Two brothers who were orphaned as children live in a rundown apartment where their survival depends on what they can steal to stay alive.
That's the storyline of the drama Orphans, which opens March 6 in the theater at Columbia Basin College in Pasco.
The brothers, Treat and Phillip, are portrayed by CBC students Chris Garcia and Cooper Wutzke.
Treat, the oldest, is more brutal and violent than his younger brother, whom he has protected since childhood after their father abandoned them and their mother died.
But even though Treat is over-protective, he still harbors a deep-seeded orphan's fear of abandonment. He prevented his younger brother from ever leaving the apartment as they grew up, and only Treat would go out to steal what he could for their survival.
The isolated life left Phillip an illiterate innocent by the time he reached adulthood.
"This is a beautiful story about kids without parents who manage to survive on the street," said director Ginny Quinley. "Then they finally find some kind of love from a Chicago gangster who they kidnap. The relationships are beautiful and real."
The brothers' lives change suddenly when Treat kidnaps the mobster, hoping to haul in a handsome ransom.
The mobster Harold, played by Jim Wutzke, turns the tables by gaining the upper hand and taking on the role of teacher, healer and surrogate parent to the lost brothers.
"Although this is a drama, it has some very funny lines in it," Quinley said. "I like shows with both elements because it reflects life more realistically."
Veteran film actor John Mahoney got his start in the movie business after performing in the stage production of Orphans for the Steppenwolf Theatre Company in Chicago in the 1970s, Quinley said.
She quotes Mahoney as saying, "Orphans has affected people more than any other play I've ever done. I still get mail from it and people stopping me on the street 20 years later."
Cooper and Jim Wutzke are a father/son team who are making their first attempt at portraying lead characters together in a play.

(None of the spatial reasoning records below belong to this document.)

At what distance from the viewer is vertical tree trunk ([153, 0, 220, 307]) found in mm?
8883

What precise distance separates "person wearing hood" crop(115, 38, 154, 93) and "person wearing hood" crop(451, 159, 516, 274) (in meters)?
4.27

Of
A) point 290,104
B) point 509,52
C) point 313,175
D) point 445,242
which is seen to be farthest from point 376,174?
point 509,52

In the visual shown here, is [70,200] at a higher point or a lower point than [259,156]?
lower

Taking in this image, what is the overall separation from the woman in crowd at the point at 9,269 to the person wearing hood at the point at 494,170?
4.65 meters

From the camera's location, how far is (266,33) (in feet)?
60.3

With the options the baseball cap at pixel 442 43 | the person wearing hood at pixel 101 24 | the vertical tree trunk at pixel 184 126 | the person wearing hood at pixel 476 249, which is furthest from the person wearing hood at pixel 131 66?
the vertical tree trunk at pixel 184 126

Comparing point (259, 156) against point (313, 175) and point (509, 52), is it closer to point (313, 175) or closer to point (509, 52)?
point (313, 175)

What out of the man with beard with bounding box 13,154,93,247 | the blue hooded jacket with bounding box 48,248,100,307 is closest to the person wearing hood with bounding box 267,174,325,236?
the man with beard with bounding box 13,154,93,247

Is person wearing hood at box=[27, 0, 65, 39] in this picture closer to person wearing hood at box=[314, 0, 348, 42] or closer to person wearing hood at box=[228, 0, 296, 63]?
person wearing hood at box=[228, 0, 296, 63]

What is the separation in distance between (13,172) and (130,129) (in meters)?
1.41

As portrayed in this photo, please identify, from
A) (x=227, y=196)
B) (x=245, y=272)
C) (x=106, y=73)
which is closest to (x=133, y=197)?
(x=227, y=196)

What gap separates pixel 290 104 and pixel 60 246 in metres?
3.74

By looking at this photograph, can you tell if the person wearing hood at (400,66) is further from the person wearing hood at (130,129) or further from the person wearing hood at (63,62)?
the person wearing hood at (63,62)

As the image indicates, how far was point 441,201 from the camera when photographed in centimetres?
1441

"My father and I are having a great time and love the show," Cooper said. "But when rehearsal time comes around, we aren't father and son anymore. We are Phillip and Harold."
Jim Wutzke, a veteran Tri-City actor, said working with his son has been a treat.
"It has been a pleasure watching Cooper work the stage," Jim said. "This is his first real big part, and he's doing very well. Orphans is a well-written story that I have wanted to do for a long time."
This year marks the 30th anniversary of the original production of Orphans, which was one of the reasons Quinley decided on the play, she said.
"I am so moved by how well the cast is doing that I've decided to enter it as a participating show in the Kennedy Center American College Theatre Festival," Quinley said. "We haven't entered any shows in this for a long time, and this one is powerful enough to enter."
Showtime is 7:30 p.m. March 6-8 with a 2 p.m. matinee March 9. The play is rated R for adult language and situations.
Tickets cost $10 for adults and $8 for students and seniors. Tickets are available at Adventures Underground in Richland, J.D.'s Time Center in Kennewick and the CBC Bookstore in Pasco.